立地は四条河原町から歩ける距離で清水寺などへの通過点として申し分ない。建仁寺、清水寺、高台寺、八坂神社と大きな円を描くように回れば丸一日費やせる道順となる。
風神雷神の屏風絵、龍の屏風絵。どれも写真を撮ることができる。まあ、これは複製が置かれているからなのだが観光客にとっては何を見てきたかを写真に撮って帰宅後に友人に見せたりブログにアップするのも楽しみの一部なので、これができるのは大きい。なにせ撮影禁止の寺社仏閣は多い。特に外国人はそれが本物であるか複製であるかよりも見て刺激的で印象的であるかのほうが重要だろう。
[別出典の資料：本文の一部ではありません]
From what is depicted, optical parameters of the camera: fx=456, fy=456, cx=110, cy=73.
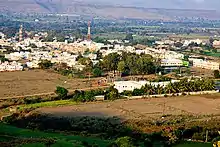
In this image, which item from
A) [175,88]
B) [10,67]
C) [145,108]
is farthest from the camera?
[10,67]

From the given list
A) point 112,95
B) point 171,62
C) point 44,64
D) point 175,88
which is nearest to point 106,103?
point 112,95

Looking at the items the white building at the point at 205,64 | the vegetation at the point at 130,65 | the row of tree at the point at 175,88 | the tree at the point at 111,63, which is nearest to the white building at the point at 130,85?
the row of tree at the point at 175,88

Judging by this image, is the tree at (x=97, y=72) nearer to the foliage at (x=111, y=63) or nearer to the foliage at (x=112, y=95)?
the foliage at (x=111, y=63)

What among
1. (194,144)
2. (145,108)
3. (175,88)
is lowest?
(145,108)

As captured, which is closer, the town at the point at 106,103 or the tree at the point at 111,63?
the town at the point at 106,103

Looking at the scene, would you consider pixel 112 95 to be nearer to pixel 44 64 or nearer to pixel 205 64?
pixel 44 64

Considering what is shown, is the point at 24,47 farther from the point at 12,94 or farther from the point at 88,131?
the point at 88,131

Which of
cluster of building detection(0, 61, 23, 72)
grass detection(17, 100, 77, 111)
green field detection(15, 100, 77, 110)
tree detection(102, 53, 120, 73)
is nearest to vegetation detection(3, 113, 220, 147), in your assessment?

モチーフもどこかで見たいかにも京都という絵面でわかりやすさがある。
そして双頭の龍の天井絵。まだ新しいこともあるが、白が鮮烈でコントラストが強い。淡く霞んだ水墨の龍とは比較にならない迫力がある。この巨大さと明快な白黒も良いのだろうね。よく見ると豚っ鼻だけれども。
建物も広く、縁側に腰をかけて思い思いに寛いだりもできる。新しい建物の入口にはなんと予想外にバナナの木が植わっていた。禅寺にバナナとは新しい。温暖化が進んだらマンゴーの巨樹が石庭に立つような寺も出てくるだろうか。